Daily rollup view: Cost per day, broken down by model, feature, and top users. This feeds into budgeting and optimization planning.
Monthly projection view: Current month spend with linear projection to month-end. Compare against budget. Alert at 80% of monthly budget.
Quality Monitoring: Detecting Output Degradation
Model providers silently update models. What worked last Tuesday might not work this Tuesday. You need automated quality monitoring to catch degradation.
The Quality Pipeline
- •Sample 5-10% of production requests
- •Evaluate using LLM-as-judge (a separate model scores the response on a 1-5 scale for relevance, accuracy, and format compliance)
- •Aggregate scores into a daily quality score per feature
- •Alert if the 7-day rolling average drops by more than 10%
- •Investigate by comparing recent responses to historical baselines
Cost of this pipeline: approximately 5-10% of your primary LLM spend. Worth it.
Anomaly Detection
Beyond quality scores, watch for statistical anomalies:
- •Response length anomalies: If average response length changes by more than 20%, the model behavior has shifted.
- •Token usage anomalies: Sudden increase in input or output tokens per request.
- •Refusal rate anomalies: The model refusing to answer queries it previously handled.
- •Latency anomalies: p95 latency increasing without traffic increase.
Tool Comparison
LangSmith (LangChain)
Best for teams already using LangChain. Strong tracing and evaluation features. Less useful if you're not in the LangChain ecosystem.
Helicone
Best for cost monitoring and gateway-level observability. Easy to integrate (proxy-based). Good dashboards. Limited custom evaluation.

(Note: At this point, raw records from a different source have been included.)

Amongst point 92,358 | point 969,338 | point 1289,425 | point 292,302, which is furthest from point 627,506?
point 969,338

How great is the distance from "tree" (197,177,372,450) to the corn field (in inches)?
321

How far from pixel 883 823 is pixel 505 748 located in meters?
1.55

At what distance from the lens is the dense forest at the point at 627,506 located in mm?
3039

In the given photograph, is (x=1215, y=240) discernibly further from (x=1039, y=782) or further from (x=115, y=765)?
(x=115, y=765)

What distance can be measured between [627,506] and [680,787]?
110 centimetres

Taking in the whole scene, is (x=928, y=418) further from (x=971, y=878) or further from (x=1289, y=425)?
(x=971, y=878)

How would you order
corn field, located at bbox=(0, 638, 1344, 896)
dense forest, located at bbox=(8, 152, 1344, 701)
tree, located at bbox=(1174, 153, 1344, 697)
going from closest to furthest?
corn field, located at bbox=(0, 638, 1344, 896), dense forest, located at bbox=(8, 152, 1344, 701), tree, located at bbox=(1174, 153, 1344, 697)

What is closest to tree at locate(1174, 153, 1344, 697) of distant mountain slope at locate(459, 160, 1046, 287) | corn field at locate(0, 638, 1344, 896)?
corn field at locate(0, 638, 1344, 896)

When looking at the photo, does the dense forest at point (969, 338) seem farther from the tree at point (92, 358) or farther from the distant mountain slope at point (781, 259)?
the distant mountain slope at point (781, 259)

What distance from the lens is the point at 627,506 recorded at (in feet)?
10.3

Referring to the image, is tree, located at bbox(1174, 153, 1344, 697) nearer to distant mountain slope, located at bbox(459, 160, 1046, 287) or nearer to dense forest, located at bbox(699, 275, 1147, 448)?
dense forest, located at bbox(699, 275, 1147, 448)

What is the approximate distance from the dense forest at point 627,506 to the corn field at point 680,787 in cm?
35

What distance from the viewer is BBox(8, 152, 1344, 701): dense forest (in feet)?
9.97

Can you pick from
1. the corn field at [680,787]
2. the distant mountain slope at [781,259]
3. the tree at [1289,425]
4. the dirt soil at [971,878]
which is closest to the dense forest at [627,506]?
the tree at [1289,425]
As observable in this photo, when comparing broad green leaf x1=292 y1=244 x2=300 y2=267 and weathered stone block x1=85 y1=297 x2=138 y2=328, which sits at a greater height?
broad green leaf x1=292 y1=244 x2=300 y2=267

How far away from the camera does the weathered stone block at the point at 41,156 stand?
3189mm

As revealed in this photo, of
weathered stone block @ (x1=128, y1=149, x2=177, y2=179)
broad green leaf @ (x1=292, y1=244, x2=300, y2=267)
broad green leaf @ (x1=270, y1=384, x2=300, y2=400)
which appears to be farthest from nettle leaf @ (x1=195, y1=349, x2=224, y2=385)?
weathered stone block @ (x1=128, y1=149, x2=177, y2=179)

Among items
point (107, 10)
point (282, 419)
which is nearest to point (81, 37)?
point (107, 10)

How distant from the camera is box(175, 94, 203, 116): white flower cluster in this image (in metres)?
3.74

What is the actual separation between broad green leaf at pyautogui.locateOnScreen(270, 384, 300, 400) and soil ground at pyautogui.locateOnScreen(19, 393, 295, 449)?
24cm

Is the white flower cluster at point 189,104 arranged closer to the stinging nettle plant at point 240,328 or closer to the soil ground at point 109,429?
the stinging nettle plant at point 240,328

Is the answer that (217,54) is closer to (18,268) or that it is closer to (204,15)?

Custom (recommended for production)
Build on your existing observability stack (Datadog, Grafana, Prometheus). Add AI-specific metrics as custom metrics. Most flexible, most work. Recommended for teams with strong observability culture.
Our Recommendation
Start with Helicone for immediate visibility (15-minute setup). Build custom metrics in your existing observability stack for long-term. Use LangSmith only if you're using LangChain.
Building Your LLM Observability Stack
Week 1: Instrument the 4 reliability metrics (latency, errors, timeouts, fallback). Ship a basic cost dashboard.
Week 2: Add quality metrics (user feedback, format compliance). Set up sampling for input/output logging.
Week 3: Build the quality evaluation pipeline. Implement anomaly detection on key metrics.
Week 4: Create alerting rules. Document runbooks for common alert scenarios.
Total effort: 2-3 engineering weeks. This is not optional for production AI — it's the difference between knowing your AI is working and hoping it is.